**PROVIDED MATERIAL:**
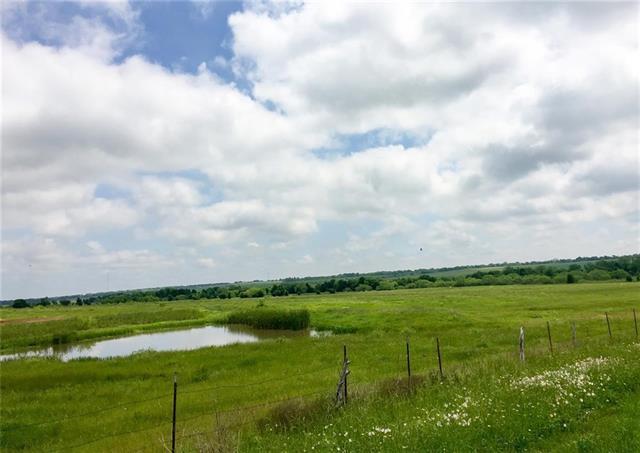 107 Lake Placid Run Run, Elgin, TX 78621 (#3336653) :: The ZinaSells Group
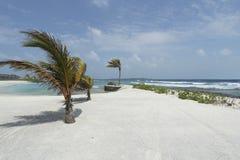 在白色马尔代夫海滩的风 免版税库存照片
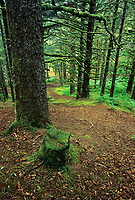 Forest trail through Hemlock trees, Fort Ambercrombie State Park, Kodiak, Alaska
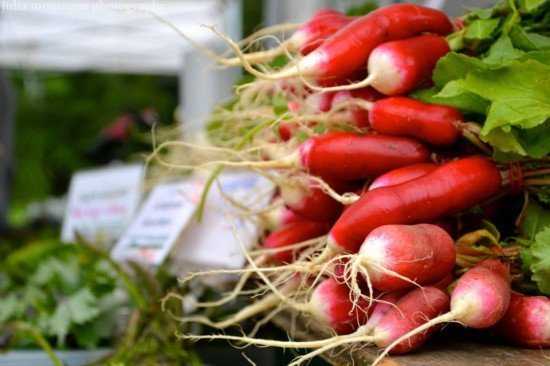 Trout Lake Farmers Market | Things To Do In Vancouver This Weekend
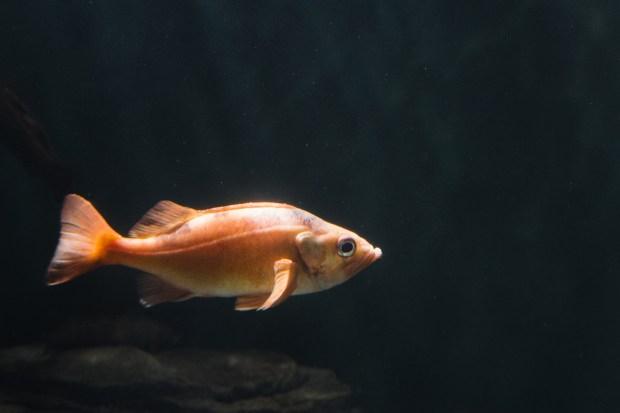 Baby Beluga - 15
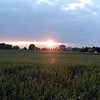 Sunset over the cornfield at Maple Lane Farm. We made it out in plenty of time. It was pretty easy.  Kenny liked it so much he wants us to go back again. We might, but I think it would be more fun to go visit another,different one.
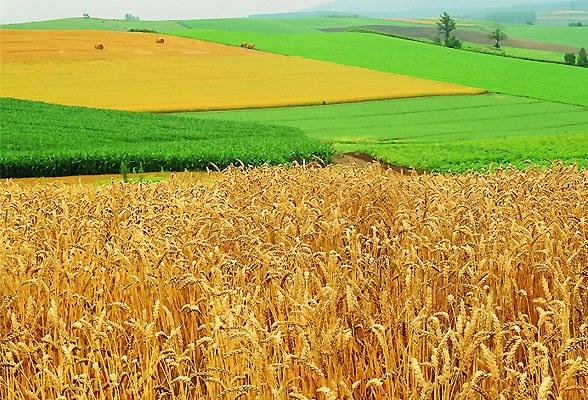 Как оформить землю сельхозназначения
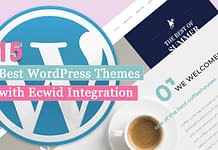 Best WordPress Themes With Ecwid Integration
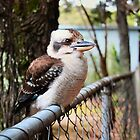 Kookaburra on the Fence by Bami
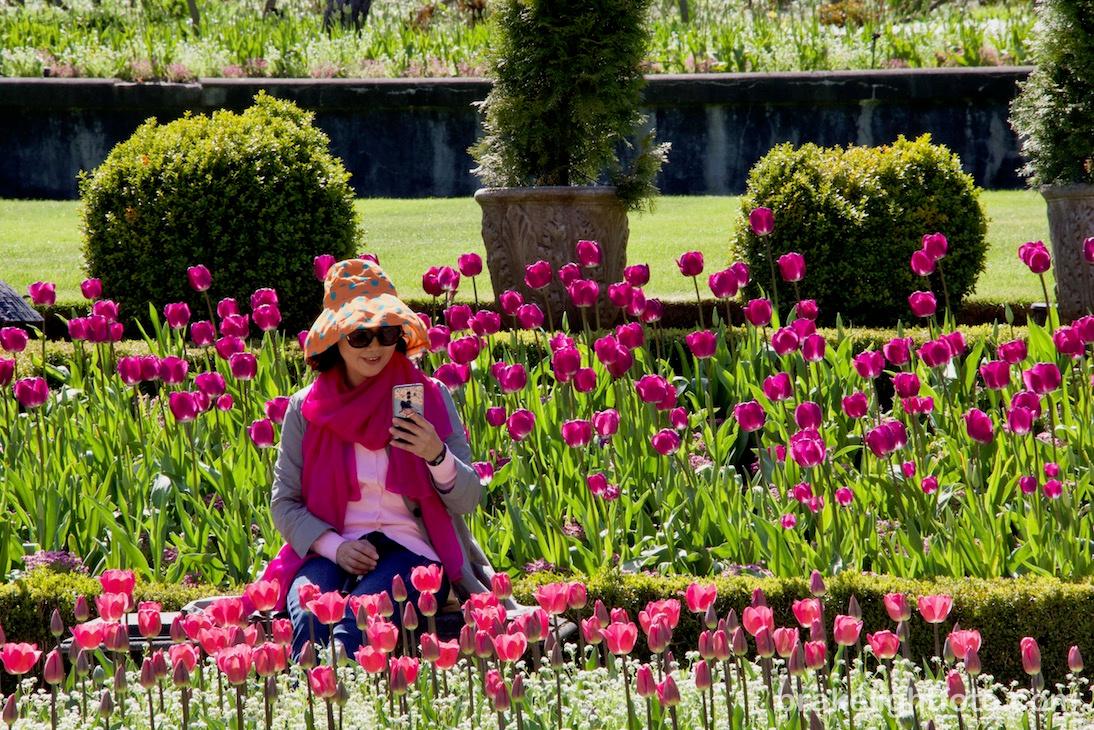 Buchart Gardens, Victoria, BC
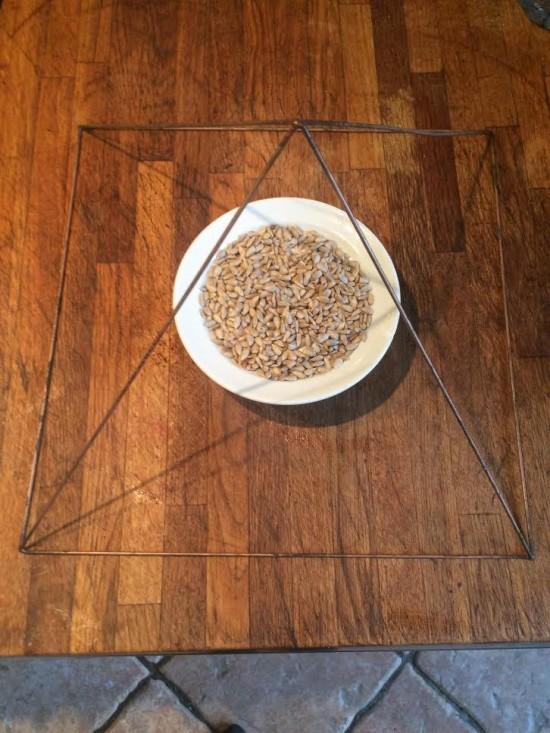 Electroculture, une pyramide pour activer les graines - Les Doigts Fleuris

**WHAT NEEDS TO BE DONE:**
The expected output is the exact run of lines from the one containing "Sunset over the" through the final line of the data above, both ends included, with no pictures.

**WRITTEN ANSWER:**
 Sunset over the cornfield at Maple Lane Farm. We made it out in plenty of time. It was pretty easy.  Kenny liked it so much he wants us to go back again. We might, but I think it would be more fun to go visit another,different one.
 Как оформить землю сельхозназначения
 Best WordPress Themes With Ecwid Integration
 Kookaburra on the Fence by Bami
 Buchart Gardens, Victoria, BC
 Electroculture, une pyramide pour activer les graines - Les Doigts Fleuris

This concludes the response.